Our study is not without limitations. First, it is inadequate to only consider protein levels in peripheral blood without involving protein levels in other tissues and organs. We have searched the publicly available pQTL datasets in other tissues or organs, and only 2 pQTL datasets in brain tissue can be found to be available (Beach et al. 2015; Wingo et al. 2021b). However, the maximum sample size for these brain pQTL data is 376 (Wingo et al. 2021b), which could restrict the power for the omics integration analysis. Second, the limitations regarding the MR sensitivity analysis should be well documented. Although MR-Egger allows for the detection and correction of directional pleiotropy, it requires the strict Egger assumption that all SNPs have the same horizontal pleiotropy effects. Besides, MR results with only one IV should be interpreted with caution due to lack of sensitivity analysis. Cochran's Q statistic tends to be sensitive and often requires a large sample size.

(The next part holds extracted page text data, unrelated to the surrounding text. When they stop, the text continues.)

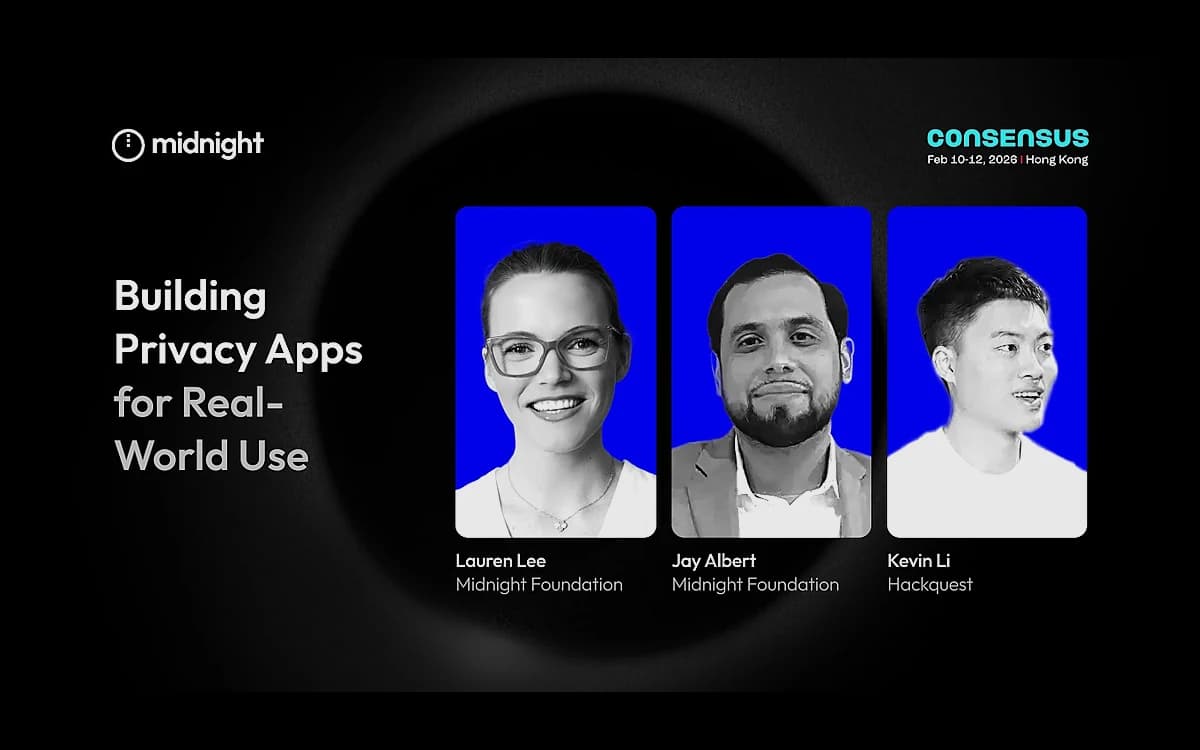 midnight

CONSENSUS
Feb 10-12, 2026 | Hong Kong

Building Privacy Apps for Real-World Use

Lauren Lee
Midnight Foundation

Jay Albert
Midnight Foundation

Kevin Li
Hackquest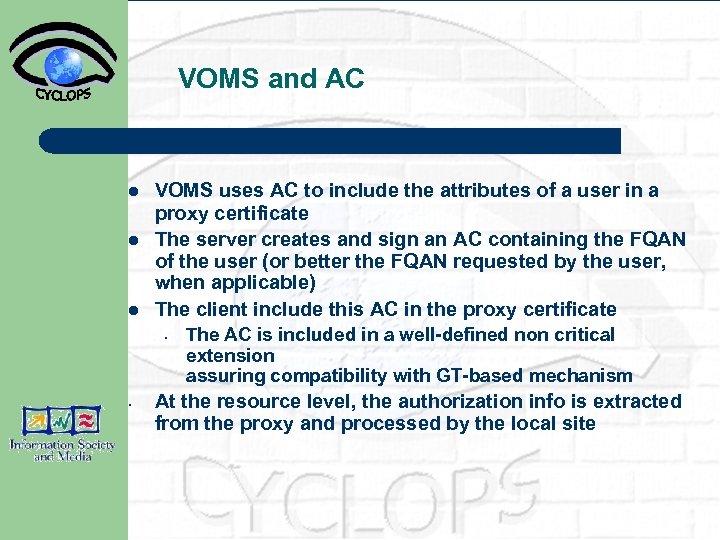 CYCLOPS

VOMS and AC

- VOMS uses AC to include the attributes of a user in a proxy certificate
- The server creates and sign an AC containing the FQAN of the user (or better the FQAN requested by the user, when applicable)
- The client include this AC in the proxy certificate
  - The AC is included in a well-defined non critical extension
    assuring compatibility with GT-based mechanism
- At the resource level, the authorization info is extracted from the proxy and processed by the local site

Information Society and Media

CYCLOPS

In addition, the investigation of heterogeneity of causal estimates as an assessment of the instrumental variable assumptions relies on the assumption that all valid instrumental variables identify the same causal parameter. If not, then the heterogeneity test may over-reject the null (Burgess et al. 2017). Third, we only focused on European ancestry due to the large-scale pQTL data and GWASs of AIDs were only available for the European population and the findings cannot be directly extended to other populations.

In summary, we identified several plasma proteins that are associated with AIDs from comprehensive omics integration analysis and highlighted the potential of these proteins to develop as therapeutic targets for AIDs, indicating the drug development for AIDs could be developed in a disease-specific manner. Further experimental studies should be conducted to validate these findings.